Prompt: When a picture appears in the listing, leave it out and copy the rest exactly as it stands.

Input data:
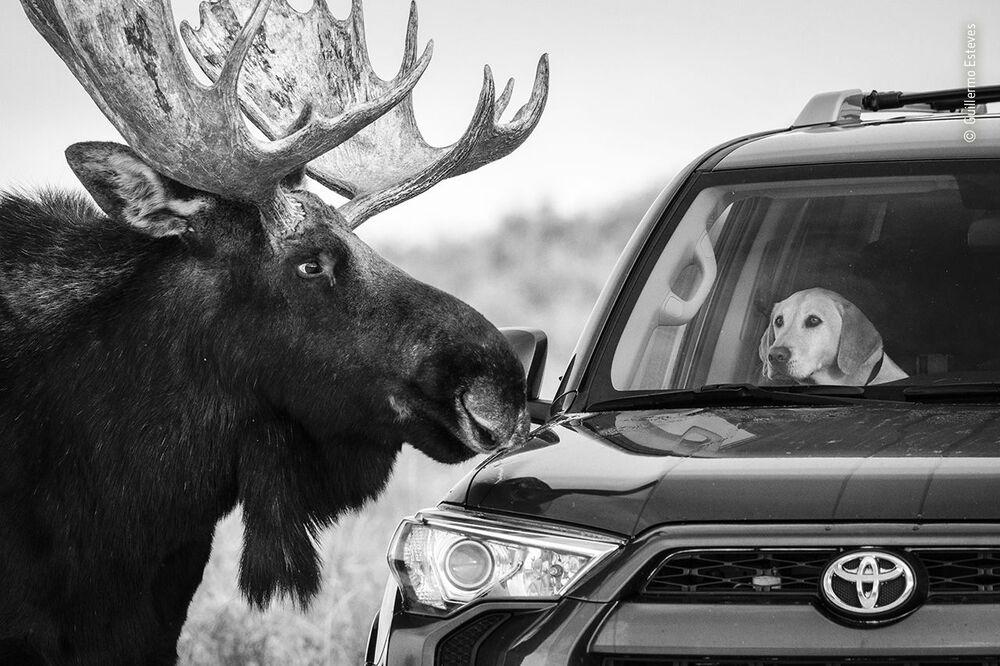 Yılın Vahşi Yaşam Fotoğrafçısı Yarışması  kapsamında düzenlenen 2020 Halkın Seçimi Ödülü'nün kısa listesine giren ABD'li fotoğrafçı  Guillermo Esteves'in fotoğrafı, ABD'nin Wyoming eyaletindeki Grand Teton Milli Parkı'nda çekildi
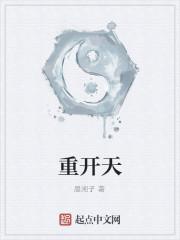 《重开天》作者:晨湘子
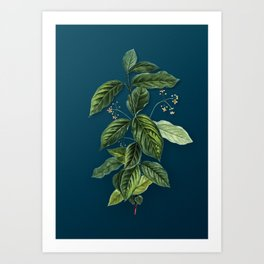 Vintage Broadleaf Spindle Botanical Illustration on Teal Art Print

Answer box:
 Yılın Vahşi Yaşam Fotoğrafçısı Yarışması  kapsamında düzenlenen 2020 Halkın Seçimi Ödülü'nün kısa listesine giren ABD'li fotoğrafçı  Guillermo Esteves'in fotoğrafı, ABD'nin Wyoming eyaletindeki Grand Teton Milli Parkı'nda çekildi
 《重开天》作者:晨湘子
 Vintage Broadleaf Spindle Botanical Illustration on Teal Art Print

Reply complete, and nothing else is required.